Australian Prime Minister Malcolm Turnbull has been accused by the country’s Labor Party of prioritising his political career over national security. Turnbull revealed plans of a confidential meeting of political parties regarding Russian-like cyber attacks.
The PM spoke to The Australian when detailing plans on giving opposition parties the chance to attend the secret briefings, but Guardian Australia claims some of them were not contacted.
Turnbull said that the briefings had become necessary after Russian influence over the US elections was recently brought to light amid a suspected cyber security breach involving confidential emails sent between members of the Democrat party.

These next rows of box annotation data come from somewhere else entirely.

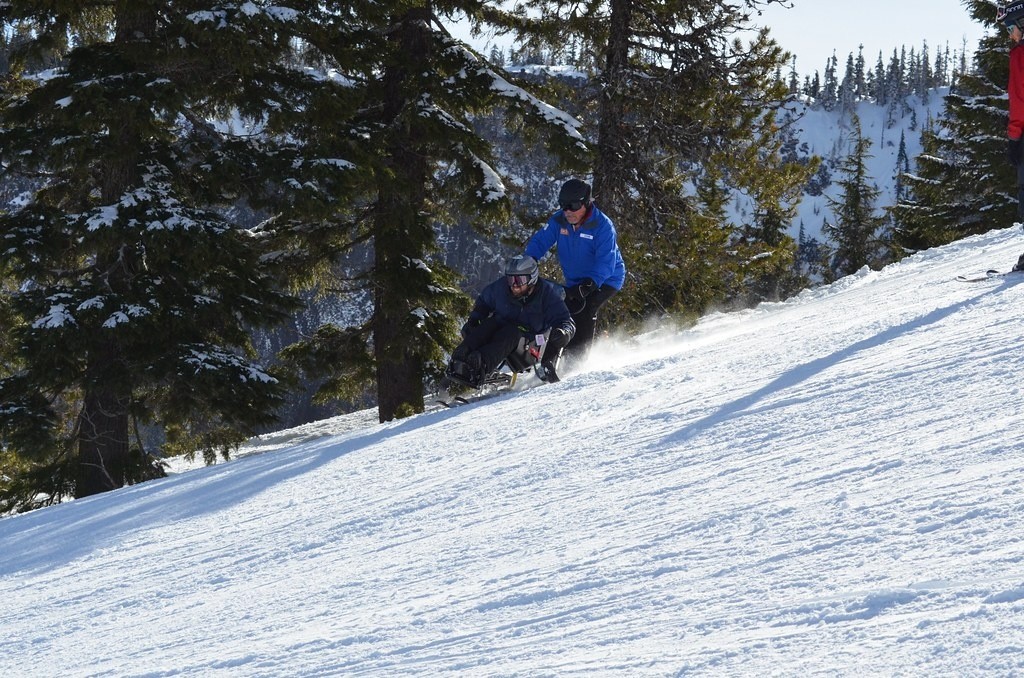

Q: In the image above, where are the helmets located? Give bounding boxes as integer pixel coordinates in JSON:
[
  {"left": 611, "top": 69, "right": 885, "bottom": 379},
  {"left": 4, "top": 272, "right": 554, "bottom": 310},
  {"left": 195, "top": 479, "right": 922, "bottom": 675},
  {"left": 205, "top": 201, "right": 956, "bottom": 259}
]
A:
[
  {"left": 557, "top": 179, "right": 591, "bottom": 208},
  {"left": 505, "top": 254, "right": 539, "bottom": 285}
]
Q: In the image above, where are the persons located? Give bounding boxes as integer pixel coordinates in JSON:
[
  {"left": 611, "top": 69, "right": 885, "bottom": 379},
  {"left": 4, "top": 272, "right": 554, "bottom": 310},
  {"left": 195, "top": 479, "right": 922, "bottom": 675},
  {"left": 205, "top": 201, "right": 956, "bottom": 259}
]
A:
[
  {"left": 451, "top": 254, "right": 576, "bottom": 383},
  {"left": 521, "top": 179, "right": 625, "bottom": 367},
  {"left": 995, "top": 0, "right": 1024, "bottom": 271}
]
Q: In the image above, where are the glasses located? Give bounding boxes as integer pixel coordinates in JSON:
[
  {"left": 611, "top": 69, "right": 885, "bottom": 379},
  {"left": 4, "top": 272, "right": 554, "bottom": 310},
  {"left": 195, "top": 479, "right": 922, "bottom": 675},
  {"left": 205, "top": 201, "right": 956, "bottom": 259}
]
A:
[
  {"left": 559, "top": 201, "right": 582, "bottom": 212},
  {"left": 507, "top": 275, "right": 531, "bottom": 287}
]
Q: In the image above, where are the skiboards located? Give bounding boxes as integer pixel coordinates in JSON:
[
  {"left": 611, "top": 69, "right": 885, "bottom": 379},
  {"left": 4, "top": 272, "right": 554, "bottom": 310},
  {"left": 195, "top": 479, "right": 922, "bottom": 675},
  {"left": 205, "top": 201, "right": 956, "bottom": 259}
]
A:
[{"left": 954, "top": 259, "right": 1024, "bottom": 284}]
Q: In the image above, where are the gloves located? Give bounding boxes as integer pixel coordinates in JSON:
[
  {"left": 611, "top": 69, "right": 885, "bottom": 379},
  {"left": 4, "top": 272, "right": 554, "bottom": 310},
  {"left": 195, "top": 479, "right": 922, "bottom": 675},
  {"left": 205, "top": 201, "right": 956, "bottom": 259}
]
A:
[
  {"left": 565, "top": 279, "right": 597, "bottom": 305},
  {"left": 547, "top": 327, "right": 574, "bottom": 349},
  {"left": 461, "top": 318, "right": 479, "bottom": 338}
]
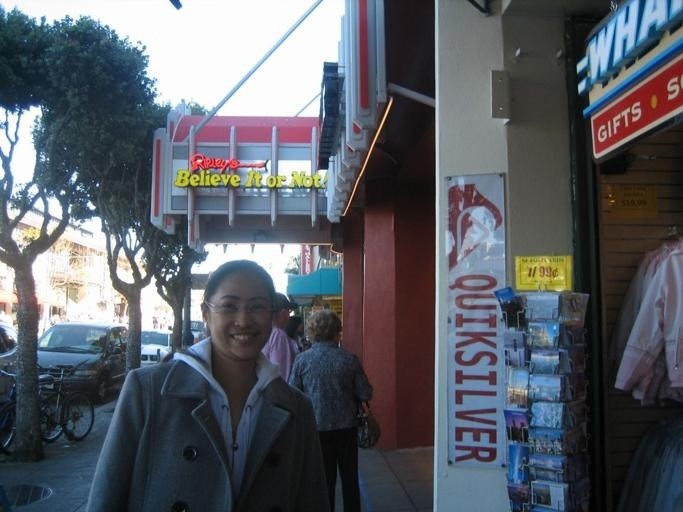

Turnbull said that the invites went out to independent politician Nick Xenophon, Green Party representatives, Liberal Party federal director Tony Nutt, Labor national secretary Noah Carroll, and Leader of the Opposition Bill Shorten.
Labor, Xenophon and the Greens told Guardian Australia that their invitation had not yet arrived, although Xenophon confessed to not having checked his junk folder.
Mark Dreyfuss, the Shadow Attorney General, wrote a letter to the PM in which he wrote:
“I am very concerned that this issue has been publicised by you directly, including highlighting specific agencies, their functions and target areas considered as vulnerable.
“This is irresponsible in the extreme – Australians have every right to expect their prime minister would put national security ahead of their own political purposes.”
Turnbull said that the best way to defend Australia against cyber crime is to increase awareness, accusing Labor of “shallow optimism”. Businesses too, whether in the UK or Australia, need to make information security recruitment a priority to demonstrate their awareness.